How are mappings to circular references handled when exporting to or importing from SAM/BAM files?

The manner QIAGEN CLC Genomics Workbench handles export to or import of mappings from SAM/BAM format reflects the fact that there is no explicit convention for the handling of reads that span the origin of a circular reference in the SAM/BAM format (https://samtools.github.io/hts-specs/SAMv1.pdf). Our aim is to represent the information as correctly as possible with this in mind.

 

Things of note when exporting mappings with a circular reference to SAM/BAM format

  • Reads that map across the origin of a circular reference sequence are labeled as unmapped (flag 4) when exported to SAM/BAM format from QIAGEN CLC Genomics Workbench.

If your primary aim is to export a mapping to SAM/BAM format, then you may wish to mark circular references as linear  before running the read mapping.  Then the reads that would have mapped across the origin of the circular reference, will map to the end of the linearized reference where it best matches, assuming that minimum length and similarity fraction requirements are met. The part of the read that matches the other end of the linearized reference will extend beyond the end of the reference.

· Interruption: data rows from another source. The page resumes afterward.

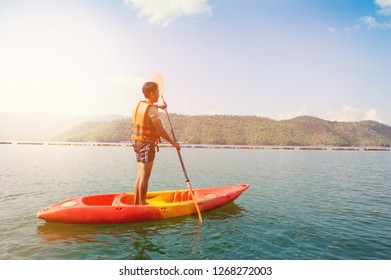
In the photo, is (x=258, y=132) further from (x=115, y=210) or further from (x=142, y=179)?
(x=115, y=210)

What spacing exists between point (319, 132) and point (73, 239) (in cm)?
17721

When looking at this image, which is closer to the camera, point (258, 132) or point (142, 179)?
point (142, 179)

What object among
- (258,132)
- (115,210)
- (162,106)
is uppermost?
(258,132)

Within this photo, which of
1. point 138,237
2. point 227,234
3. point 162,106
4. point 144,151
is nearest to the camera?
point 138,237

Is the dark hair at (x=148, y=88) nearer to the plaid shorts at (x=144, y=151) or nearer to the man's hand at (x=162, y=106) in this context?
the man's hand at (x=162, y=106)

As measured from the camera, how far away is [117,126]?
167750 millimetres

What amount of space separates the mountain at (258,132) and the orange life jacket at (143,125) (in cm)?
13790

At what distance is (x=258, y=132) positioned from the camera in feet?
521

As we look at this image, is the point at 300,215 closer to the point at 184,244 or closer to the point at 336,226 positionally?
the point at 336,226

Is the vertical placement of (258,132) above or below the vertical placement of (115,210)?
above

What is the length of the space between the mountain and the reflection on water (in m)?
138

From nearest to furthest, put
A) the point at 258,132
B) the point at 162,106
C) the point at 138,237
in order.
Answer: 1. the point at 138,237
2. the point at 162,106
3. the point at 258,132

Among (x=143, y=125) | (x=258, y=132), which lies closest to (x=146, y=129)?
(x=143, y=125)

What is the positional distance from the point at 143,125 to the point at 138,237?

In general, we recommend that circular genomes are marked as circular  so that reads that span the origin can be mapped and viewed in the Workbench accordingly.

 

Things of note when importing mappings with a circular reference from SAM/BAM format

  • Mappings imported into the Workbench from a SAM/BAM file will be presented as if the references were linear, even when the references selected when importing the SAM/BAM file are marked as circular.
  • Reads flagged as unmapped in the SAM/BAM file can be imported to a sequence list by checking the "Import unmapped reads" option in the SAM/BAM Mapping Files import tool
  • Reads that originally mapped across the origin of a circular reference will be marked as unmapped if you exported the mapping from a Workbench. Such reads would therefore not be present in the re-imported mapping. You would likely notice a drop in the coverage level at either end of the reference sequence in such a case.

When working with SAM/BAM files and where one or more reference sequence is circular, we recommend that you:

The images below demonstrate some differences observed when mapping to a circular reference that has been either marked as circular or linear in the Workbench.

Screenshot 2021-04-23 at 09.05.43.png
Figure 1: Visualizations of mappings to circular or linear versions of a reference sequence in a CLC Workbench. The top images show the left and right hand ends of a mapping done against a reference marked as linear. The corresponding images for a mapping done against a reference marked as circular are shown in the bottom images.

Linear reference, top images: A read that would have mapped across the origin here maps to one end of the linearized reference, and extends beyond it, as indicated by a < to the left of the read at the 5' end, or a > symbol to the right of the read at the 3' end. In this example 10 reads mapped to the 5' end of the reference, while 6 reads mapped to the 3' end. One read that mapped to the circular reference could not map to either end of the linearized version.

Circular reference, bottom images: The origin of the circular reference is at position 0 in the view. Reads that mapped across the origin are indicated by a << symbol at the left hand side and a >> symbol at the right hand side. Here, 17 reads map across the origin, and the coverage at each end of the reference is thus 17.

 Screenshot 2021-04-22 at 17.23.31.png

Figure 2: Comparison between mappings done with circular or linear versions a reference in a CLC Workbench before and after export and re-import from a BAM file.
 

Track 1, top track: The left hand end of a mapping against a reference marked as linear. Reads that extended beyond the end of the reference sequence are present, as illustrated by the < symbols at the left hand side.

Track 2: The left hand end of the mapping shown in track 1, after it was exported to BAM format and reimported into the Workbench. The reads that extended beyond the end of the reference sequence are still present after re-import, as illustrated by the < symbols at the left hand side.

Track 3: The left hand end of a mapping against a reference marked as circular. Reads that map across the origin of the reference sequence are present, as illustrated by the << symbols at the left hand side.

Track 4, bottom track: The left hand end of the mapping shown in track 3, after it was exported to BAM format and reimported into the Workbench. Reads that spanned the circular reference origin in the original mapping are marked as unmapped in the exported BAM file. They are thus not present in the mapping after re-import into the Workbench.